D’après la coutume des Mandanes, le Bison remplacerait son père lorsque celui-ci aurait cessé de vivre ou serait trop âgé pour gouverner.

Vint un jour où le père trouva la mort dans une embuscade dressée par les Sioux des prairies, et le plus vieux des deux fils occupa la première place à la tête des guerriers de la bourgade. Mais peu de lunes avaient passé lorsqu’il remarqua quelque chose d’étrange dans la conduite de son frère. Inquiet, ne sachant ce que cela voulait dire, le nouveau chef, qui aimait profondément l’Aigle Noir, le surveilla attentivement et finit enfin par découvrir qu’il ourdissait un complot dans l’ombre, avec ses partisans, quelques mécontents de la tribu, pour se débarrasser du Bison. Celui-ci en fut atterré, chagriné immensément. Il était loin de s’attendre à cela, mais le fait existait ; l’ambition avait étourdi son frère.

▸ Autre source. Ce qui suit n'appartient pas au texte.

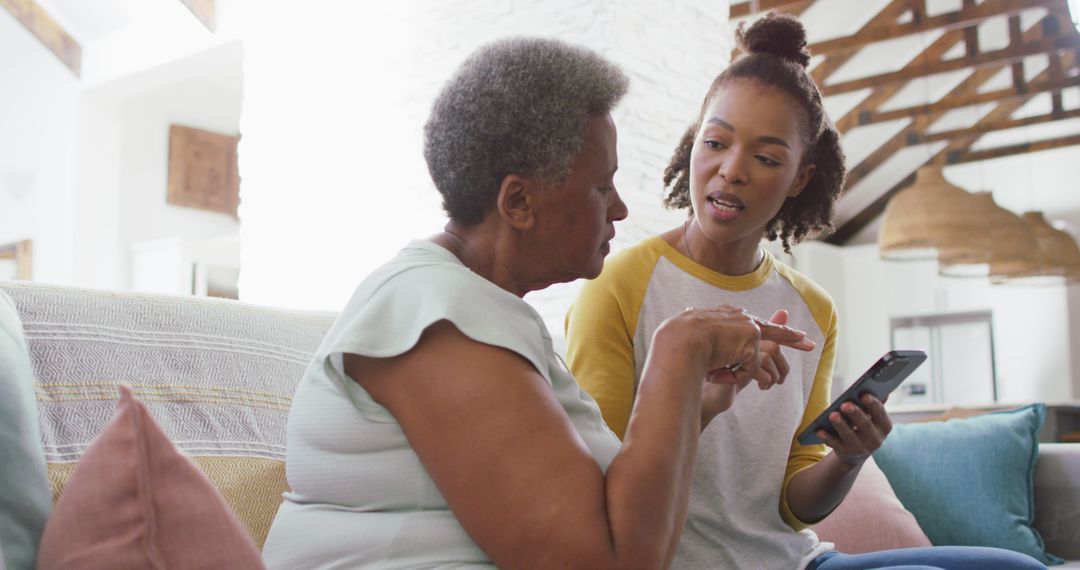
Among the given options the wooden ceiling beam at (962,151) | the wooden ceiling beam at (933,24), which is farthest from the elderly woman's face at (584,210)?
the wooden ceiling beam at (962,151)

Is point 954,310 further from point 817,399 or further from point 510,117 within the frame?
point 510,117

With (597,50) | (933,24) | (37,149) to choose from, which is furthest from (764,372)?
(933,24)

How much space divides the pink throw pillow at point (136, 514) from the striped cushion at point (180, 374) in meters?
0.41

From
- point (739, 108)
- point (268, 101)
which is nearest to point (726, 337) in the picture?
point (739, 108)

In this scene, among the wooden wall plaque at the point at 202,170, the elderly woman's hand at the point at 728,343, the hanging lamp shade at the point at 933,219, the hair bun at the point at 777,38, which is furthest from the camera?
the wooden wall plaque at the point at 202,170

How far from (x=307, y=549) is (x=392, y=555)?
0.32 feet

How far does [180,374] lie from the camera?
1508 millimetres

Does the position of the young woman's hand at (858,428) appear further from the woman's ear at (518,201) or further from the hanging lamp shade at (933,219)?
the hanging lamp shade at (933,219)

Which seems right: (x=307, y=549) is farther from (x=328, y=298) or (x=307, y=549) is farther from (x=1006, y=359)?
(x=1006, y=359)

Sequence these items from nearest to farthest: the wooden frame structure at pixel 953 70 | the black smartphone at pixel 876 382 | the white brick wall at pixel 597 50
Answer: the black smartphone at pixel 876 382, the white brick wall at pixel 597 50, the wooden frame structure at pixel 953 70

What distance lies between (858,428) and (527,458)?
69 cm

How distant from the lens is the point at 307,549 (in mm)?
1092

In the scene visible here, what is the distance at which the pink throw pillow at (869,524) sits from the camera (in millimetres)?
2500

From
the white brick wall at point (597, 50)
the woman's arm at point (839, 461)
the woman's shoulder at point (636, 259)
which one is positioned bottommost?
the woman's arm at point (839, 461)
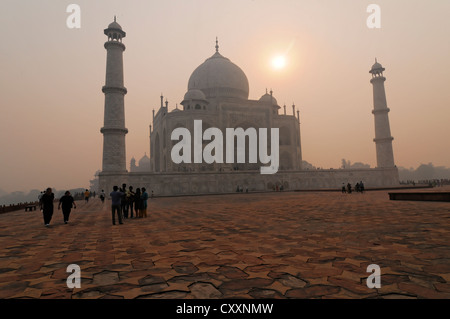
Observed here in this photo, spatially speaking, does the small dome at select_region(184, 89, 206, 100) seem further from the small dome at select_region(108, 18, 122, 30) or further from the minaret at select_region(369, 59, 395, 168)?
the minaret at select_region(369, 59, 395, 168)

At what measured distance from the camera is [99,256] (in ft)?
12.5

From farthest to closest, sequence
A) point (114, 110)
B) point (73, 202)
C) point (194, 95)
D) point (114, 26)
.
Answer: point (194, 95), point (114, 26), point (114, 110), point (73, 202)

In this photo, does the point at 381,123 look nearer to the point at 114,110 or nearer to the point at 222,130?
the point at 222,130

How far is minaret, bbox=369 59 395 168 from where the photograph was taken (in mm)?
34375

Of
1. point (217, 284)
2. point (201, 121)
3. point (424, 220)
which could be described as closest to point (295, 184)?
point (201, 121)

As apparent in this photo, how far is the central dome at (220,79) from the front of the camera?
39062 mm

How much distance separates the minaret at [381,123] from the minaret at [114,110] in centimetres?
3008

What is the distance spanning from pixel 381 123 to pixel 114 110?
31.2m

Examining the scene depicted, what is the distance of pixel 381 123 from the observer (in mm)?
34656

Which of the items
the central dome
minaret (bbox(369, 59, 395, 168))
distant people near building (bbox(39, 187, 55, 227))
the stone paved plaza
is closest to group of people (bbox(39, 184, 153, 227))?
distant people near building (bbox(39, 187, 55, 227))

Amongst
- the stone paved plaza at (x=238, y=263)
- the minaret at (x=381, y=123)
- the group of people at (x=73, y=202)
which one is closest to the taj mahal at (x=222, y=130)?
the minaret at (x=381, y=123)

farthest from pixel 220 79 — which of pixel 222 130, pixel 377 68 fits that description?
pixel 377 68

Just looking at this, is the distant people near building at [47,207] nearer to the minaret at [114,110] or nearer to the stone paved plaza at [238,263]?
A: the stone paved plaza at [238,263]
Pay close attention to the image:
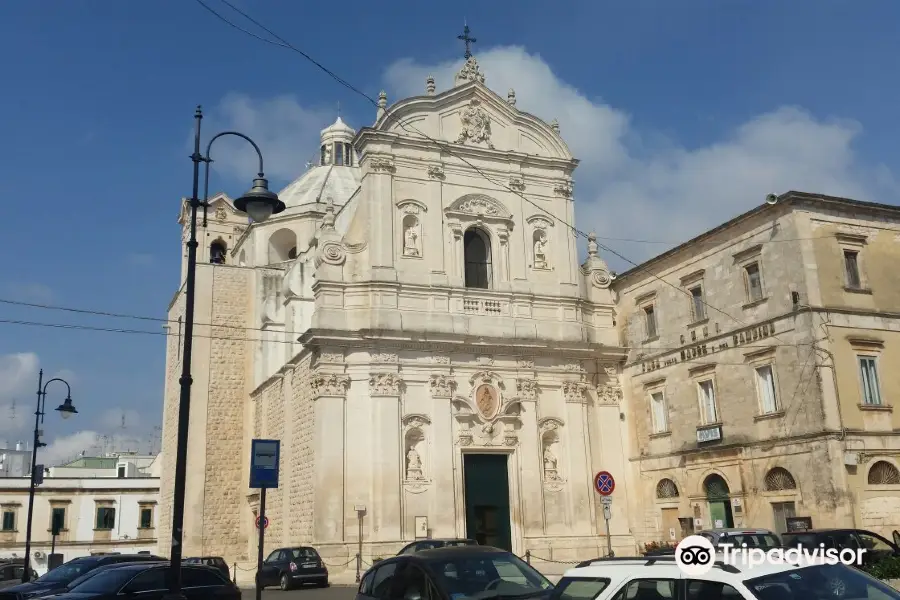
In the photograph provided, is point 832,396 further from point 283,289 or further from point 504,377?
point 283,289

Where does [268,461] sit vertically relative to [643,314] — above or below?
below

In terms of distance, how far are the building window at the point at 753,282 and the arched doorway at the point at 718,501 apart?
18.8 ft

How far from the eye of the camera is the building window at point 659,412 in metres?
29.9

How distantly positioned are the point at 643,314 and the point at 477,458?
812 centimetres

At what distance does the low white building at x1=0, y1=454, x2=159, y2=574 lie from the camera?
49281 mm

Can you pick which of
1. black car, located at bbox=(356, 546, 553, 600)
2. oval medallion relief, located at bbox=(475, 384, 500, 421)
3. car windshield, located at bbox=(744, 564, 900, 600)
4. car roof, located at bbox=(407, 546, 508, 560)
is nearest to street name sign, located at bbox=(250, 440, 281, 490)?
black car, located at bbox=(356, 546, 553, 600)

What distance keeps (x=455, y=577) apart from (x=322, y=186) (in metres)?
38.1

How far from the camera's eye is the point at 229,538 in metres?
35.6

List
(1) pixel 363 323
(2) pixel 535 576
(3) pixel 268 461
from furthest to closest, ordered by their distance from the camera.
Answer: (1) pixel 363 323, (3) pixel 268 461, (2) pixel 535 576

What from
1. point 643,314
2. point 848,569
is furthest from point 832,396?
point 848,569

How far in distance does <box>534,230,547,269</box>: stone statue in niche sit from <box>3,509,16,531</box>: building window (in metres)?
35.8

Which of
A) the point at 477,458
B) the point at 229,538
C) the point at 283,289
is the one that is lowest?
the point at 229,538

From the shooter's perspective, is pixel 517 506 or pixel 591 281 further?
pixel 591 281

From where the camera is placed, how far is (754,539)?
1842 cm
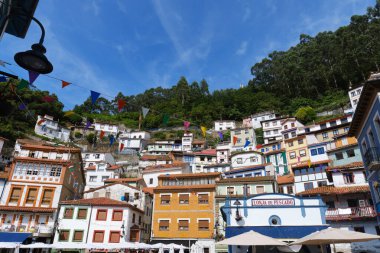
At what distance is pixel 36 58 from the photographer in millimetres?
4859

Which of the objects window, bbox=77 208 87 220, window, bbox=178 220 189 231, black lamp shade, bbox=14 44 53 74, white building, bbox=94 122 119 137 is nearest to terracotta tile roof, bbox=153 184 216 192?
window, bbox=178 220 189 231

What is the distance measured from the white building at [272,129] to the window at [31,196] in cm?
5662

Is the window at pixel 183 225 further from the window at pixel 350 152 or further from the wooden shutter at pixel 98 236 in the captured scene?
the window at pixel 350 152

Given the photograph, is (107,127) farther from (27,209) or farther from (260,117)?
(27,209)

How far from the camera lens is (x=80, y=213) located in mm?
31656

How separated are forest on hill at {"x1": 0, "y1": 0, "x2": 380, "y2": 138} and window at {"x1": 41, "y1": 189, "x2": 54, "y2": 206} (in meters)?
24.7

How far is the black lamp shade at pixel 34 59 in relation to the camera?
4.76m

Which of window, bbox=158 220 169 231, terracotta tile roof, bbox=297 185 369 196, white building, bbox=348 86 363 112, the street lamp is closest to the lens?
the street lamp

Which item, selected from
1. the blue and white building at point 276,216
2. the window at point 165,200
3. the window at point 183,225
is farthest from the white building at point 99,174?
the blue and white building at point 276,216

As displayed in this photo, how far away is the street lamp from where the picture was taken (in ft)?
15.6

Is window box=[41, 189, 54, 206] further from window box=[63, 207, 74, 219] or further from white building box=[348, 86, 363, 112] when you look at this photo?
white building box=[348, 86, 363, 112]

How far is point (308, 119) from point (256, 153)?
29.2 metres

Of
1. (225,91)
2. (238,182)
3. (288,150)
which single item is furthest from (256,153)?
(225,91)

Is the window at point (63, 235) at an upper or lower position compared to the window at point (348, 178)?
lower
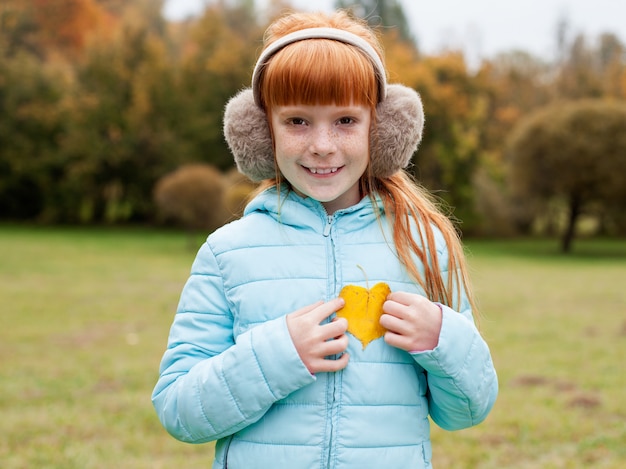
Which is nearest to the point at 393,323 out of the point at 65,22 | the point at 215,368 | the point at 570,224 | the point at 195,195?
the point at 215,368

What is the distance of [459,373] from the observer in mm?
1539

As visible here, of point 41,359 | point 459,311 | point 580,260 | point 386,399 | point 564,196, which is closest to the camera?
point 386,399

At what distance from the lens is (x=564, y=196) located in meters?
20.9

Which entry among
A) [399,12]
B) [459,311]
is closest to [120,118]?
[399,12]

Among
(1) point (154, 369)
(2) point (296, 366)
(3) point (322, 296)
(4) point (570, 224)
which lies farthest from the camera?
(4) point (570, 224)

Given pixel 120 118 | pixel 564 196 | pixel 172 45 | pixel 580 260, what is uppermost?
pixel 172 45

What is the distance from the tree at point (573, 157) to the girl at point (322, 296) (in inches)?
761

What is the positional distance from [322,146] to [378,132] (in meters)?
0.18

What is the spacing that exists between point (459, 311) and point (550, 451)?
10.1 feet

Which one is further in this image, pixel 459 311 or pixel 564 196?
pixel 564 196

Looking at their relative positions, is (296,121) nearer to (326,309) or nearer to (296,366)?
(326,309)

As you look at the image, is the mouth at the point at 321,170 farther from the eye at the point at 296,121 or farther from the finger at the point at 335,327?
the finger at the point at 335,327

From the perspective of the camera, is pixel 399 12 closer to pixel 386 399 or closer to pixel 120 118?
pixel 120 118

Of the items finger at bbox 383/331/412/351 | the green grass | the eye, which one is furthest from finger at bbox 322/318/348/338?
the green grass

Le chef le fit venir dans son ouigouam, et seul à seul, lui déclara ce qu’il avait appris.

— Est-ce bien l’Aigle Noir, dit le Bison, qui veut nuire à son frère ?… à son frère qui lui donnerait tout ce qu’il possède pour lui éviter toute mauvaise fortune ?… Qu’a-t-il donc fait pour mériter cela ?… Le jeune chef a suivi les conseils de son père pour être sage et bien diriger la bourgade, et il ne croyait pas qu’il y existât des mécontents… Mais le chef a lu dans le cœur rebelle et voit que l’ambition y règne : l’Aigle Noir veut se débarrasser du Bison afin de lui succéder comme chef. Eh bien ! son désir s’accomplira, mais sans effusion de sang ; le trouble et la discorde passeront loin de nous.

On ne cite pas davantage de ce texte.